From: David Hildenbrand <david@redhat.com>
To: linux-kernel@vger.kernel.org
Cc: linux-mm@kvack.org, David Hildenbrand <david@redhat.com>,
Andrew Morton <akpm@linux-foundation.org>,
Linus Torvalds <torvalds@linux-foundation.org>,
Ryan Roberts <ryan.roberts@arm.com>,
Matthew Wilcox <willy@infradead.org>,
Hugh Dickins <hughd@google.com>,
Yin Fengwei <fengwei.yin@intel.com>,
Yang Shi <shy828301@gmail.com>, Ying Huang <ying.huang@intel.com>,
Zi Yan <ziy@nvidia.com>, Peter Zijlstra <peterz@infradead.org>,
Ingo Molnar <mingo@redhat.com>, Will Deacon <will@kernel.org>,
Waiman Long <longman@redhat.com>,
"Paul E. McKenney" <paulmck@kernel.org>
Subject: [PATCH WIP v1 03/20] mm: convert folio_estimated_sharers() to folio_mapped_shared() and improve it
Date: Fri, 24 Nov 2023 14:26:08 +0100 [thread overview]

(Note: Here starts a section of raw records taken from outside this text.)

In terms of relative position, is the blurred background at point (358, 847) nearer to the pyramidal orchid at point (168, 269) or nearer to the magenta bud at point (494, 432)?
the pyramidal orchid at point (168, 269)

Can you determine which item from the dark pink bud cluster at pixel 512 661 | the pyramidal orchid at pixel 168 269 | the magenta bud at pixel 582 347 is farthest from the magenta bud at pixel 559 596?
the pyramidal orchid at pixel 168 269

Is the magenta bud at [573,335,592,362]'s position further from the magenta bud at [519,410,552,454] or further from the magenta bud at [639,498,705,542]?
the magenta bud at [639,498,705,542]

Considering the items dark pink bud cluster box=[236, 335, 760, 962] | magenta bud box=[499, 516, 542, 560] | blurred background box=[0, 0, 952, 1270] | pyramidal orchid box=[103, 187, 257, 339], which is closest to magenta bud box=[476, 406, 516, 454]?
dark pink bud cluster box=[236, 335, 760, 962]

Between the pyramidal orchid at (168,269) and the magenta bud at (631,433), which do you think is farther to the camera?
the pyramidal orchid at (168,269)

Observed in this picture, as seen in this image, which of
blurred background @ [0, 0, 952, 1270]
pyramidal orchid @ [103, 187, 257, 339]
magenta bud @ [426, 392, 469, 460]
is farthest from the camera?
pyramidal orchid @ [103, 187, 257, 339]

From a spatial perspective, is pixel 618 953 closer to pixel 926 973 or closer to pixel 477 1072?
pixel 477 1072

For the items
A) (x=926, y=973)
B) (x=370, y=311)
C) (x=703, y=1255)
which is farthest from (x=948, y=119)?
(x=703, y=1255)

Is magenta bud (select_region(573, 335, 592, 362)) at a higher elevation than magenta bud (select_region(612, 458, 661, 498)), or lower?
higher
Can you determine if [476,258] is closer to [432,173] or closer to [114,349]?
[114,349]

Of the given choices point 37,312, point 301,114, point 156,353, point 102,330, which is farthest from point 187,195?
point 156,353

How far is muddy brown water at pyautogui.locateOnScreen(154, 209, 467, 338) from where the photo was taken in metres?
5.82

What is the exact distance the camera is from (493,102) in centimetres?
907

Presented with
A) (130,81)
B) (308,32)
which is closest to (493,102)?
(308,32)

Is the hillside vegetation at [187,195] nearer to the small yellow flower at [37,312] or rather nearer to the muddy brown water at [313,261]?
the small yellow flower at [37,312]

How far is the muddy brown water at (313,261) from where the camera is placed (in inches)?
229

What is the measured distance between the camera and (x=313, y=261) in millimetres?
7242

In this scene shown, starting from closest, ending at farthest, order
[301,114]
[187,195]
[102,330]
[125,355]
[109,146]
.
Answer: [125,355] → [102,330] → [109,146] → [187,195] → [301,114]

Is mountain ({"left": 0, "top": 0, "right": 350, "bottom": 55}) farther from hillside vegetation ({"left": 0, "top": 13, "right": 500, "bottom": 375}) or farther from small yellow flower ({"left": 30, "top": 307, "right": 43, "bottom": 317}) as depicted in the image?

Message-ID: <20231124132626.235350-4-david@redhat.com> (raw)
In-Reply-To: <20231124132626.235350-1-david@redhat.com>
Callers of folio_estimated_sharers() only care about "mapped shared vs.
mapped exclusively". Let's rename the function and improve our detection
for partially-mappable folios (i.e., PTE-mapped THPs).
For now we can only implement, based on our guess, "certainly mapped
shared vs. maybe mapped exclusively". Ideally, we'd have something like
"maybe mapped shared vs. certainly mapped exclusive" -- or even better
"certainly mapped shared vs. certainly mapped exclusively" instead. But
these semantics are currently impossible using our guess-based heuristic
we apply for partially-mappable folios.
Naming the function "folio_certainly_mapped_shared" could be possible,
but let's just keep it simple an call it "folio_mapped_shared" and
document the fuzziness that applies for now.
As we can now read the total mapcount of large folios very efficiently,
use that to improve our implementation, falling back to making a guess only
in case the folio is not "obviously mapped shared".
Signed-off-by: David Hildenbrand <david@redhat.com>
---
include/linux/mm.h | 68 +++++++++++++++++++++++++++++++++++++++-------
mm/huge_memory.c | 2 +-
mm/madvise.c | 6 ++--
mm/memory.c | 2 +-
mm/mempolicy.c | 14 ++++------
mm/migrate.c | 2 +-
6 files changed, 70 insertions(+), 24 deletions(-)
diff --git a/include/linux/mm.h b/include/linux/mm.h
index fe91aaefa3db..17dac913f367 100644
--- a/include/linux/mm.h
+++ b/include/linux/mm.h
@@ -2114,21 +2114,69 @@ static inline size_t folio_size(struct folio *folio)
}
/**
- * folio_estimated_sharers - Estimate the number of sharers of a folio.
+ * folio_mapped_shared - Report if a folio is certainly mapped by
+ * multiple entities in their page tables
* @folio: The folio.
*
- * folio_estimated_sharers() aims to serve as a function to efficiently
- * estimate the number of processes sharing a folio. This is done by
- * looking at the precise mapcount of the first subpage in the folio, and
- * assuming the other subpages are the same. This may not be true for large
- * folios. If you want exact mapcounts for exact calculations, look at
- * page_mapcount() or folio_mapcount().
+ * This function checks if a folio is certainly *currently* mapped by
+ * multiple entities in their page table ("mapped shared") or if the folio
+ * may be mapped exclusively by a single entity ("mapped exclusively").
*
- * Return: The estimated number of processes sharing a folio.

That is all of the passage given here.